▶ [WRITTEN REQUEST]
Pull out every line in the items below that contains the word "nucleus". Capitalization counts.

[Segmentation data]
■ ■ ■ ■ ■ ■ ■
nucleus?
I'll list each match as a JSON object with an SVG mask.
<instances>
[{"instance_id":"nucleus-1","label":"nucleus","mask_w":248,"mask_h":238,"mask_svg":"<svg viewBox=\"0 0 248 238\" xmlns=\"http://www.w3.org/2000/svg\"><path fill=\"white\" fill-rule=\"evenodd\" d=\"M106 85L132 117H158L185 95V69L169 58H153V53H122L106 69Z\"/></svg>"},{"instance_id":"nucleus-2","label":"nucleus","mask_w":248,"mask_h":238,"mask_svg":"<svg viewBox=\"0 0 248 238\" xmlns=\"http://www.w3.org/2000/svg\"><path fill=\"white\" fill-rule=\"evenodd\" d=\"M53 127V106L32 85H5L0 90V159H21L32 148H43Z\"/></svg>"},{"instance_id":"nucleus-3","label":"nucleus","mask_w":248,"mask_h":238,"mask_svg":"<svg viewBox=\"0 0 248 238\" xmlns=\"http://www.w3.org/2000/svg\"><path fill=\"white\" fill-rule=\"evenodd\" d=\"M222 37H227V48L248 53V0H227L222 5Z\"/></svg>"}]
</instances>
■ ■ ■ ■ ■ ■ ■
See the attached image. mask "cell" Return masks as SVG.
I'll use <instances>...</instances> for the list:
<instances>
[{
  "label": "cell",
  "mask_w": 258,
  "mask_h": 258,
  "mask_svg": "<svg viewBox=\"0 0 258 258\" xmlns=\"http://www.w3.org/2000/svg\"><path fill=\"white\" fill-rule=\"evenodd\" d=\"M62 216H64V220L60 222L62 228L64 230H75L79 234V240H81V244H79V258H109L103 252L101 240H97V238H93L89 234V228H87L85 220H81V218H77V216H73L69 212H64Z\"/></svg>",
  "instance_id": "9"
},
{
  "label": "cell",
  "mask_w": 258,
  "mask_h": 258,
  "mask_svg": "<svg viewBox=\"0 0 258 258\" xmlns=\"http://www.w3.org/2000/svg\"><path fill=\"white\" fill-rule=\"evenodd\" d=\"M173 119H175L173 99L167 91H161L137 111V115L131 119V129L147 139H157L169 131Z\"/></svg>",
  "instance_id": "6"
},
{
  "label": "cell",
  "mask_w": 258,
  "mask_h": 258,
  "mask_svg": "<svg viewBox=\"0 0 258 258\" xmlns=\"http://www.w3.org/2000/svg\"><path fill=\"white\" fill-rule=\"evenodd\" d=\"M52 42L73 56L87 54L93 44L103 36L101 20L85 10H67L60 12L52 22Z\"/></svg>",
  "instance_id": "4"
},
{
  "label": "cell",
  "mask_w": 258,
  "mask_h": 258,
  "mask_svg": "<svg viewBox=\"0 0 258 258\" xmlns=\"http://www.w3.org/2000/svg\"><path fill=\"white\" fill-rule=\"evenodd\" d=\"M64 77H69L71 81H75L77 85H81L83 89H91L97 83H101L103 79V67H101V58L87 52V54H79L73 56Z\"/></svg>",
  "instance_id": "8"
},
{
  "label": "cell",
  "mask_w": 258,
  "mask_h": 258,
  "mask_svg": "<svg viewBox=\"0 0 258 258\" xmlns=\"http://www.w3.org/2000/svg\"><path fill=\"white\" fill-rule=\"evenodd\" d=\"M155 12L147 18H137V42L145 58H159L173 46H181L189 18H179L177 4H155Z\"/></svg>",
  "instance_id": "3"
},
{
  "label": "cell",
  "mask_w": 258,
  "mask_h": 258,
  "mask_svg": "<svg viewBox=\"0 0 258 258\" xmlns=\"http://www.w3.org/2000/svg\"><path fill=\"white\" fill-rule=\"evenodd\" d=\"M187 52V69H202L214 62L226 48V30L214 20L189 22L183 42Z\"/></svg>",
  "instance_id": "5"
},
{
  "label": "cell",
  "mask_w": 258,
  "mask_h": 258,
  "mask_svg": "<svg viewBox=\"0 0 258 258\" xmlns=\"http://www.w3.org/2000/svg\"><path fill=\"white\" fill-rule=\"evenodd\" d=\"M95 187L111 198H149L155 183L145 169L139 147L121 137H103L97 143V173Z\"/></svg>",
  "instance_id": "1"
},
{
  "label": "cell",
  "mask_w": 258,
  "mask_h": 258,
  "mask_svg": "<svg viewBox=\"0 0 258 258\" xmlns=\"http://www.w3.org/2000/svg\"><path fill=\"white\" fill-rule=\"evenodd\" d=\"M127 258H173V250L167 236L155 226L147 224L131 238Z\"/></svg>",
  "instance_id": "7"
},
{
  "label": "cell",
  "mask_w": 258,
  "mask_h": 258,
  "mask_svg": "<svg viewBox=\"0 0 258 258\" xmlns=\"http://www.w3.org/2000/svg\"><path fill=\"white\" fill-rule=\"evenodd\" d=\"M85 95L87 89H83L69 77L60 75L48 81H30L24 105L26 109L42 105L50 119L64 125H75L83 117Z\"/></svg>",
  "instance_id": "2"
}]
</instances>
■ ■ ■ ■ ■ ■ ■
▶ [SOLUTION]
nucleus?
[{"instance_id":"nucleus-1","label":"nucleus","mask_w":248,"mask_h":238,"mask_svg":"<svg viewBox=\"0 0 248 238\" xmlns=\"http://www.w3.org/2000/svg\"><path fill=\"white\" fill-rule=\"evenodd\" d=\"M106 85L132 117H158L185 95V69L169 58H153V53H122L106 69Z\"/></svg>"},{"instance_id":"nucleus-2","label":"nucleus","mask_w":248,"mask_h":238,"mask_svg":"<svg viewBox=\"0 0 248 238\" xmlns=\"http://www.w3.org/2000/svg\"><path fill=\"white\" fill-rule=\"evenodd\" d=\"M53 127V106L32 85H5L0 90V159H21L32 148H43Z\"/></svg>"},{"instance_id":"nucleus-3","label":"nucleus","mask_w":248,"mask_h":238,"mask_svg":"<svg viewBox=\"0 0 248 238\" xmlns=\"http://www.w3.org/2000/svg\"><path fill=\"white\" fill-rule=\"evenodd\" d=\"M222 37H227V48L248 53V0H227L222 5Z\"/></svg>"}]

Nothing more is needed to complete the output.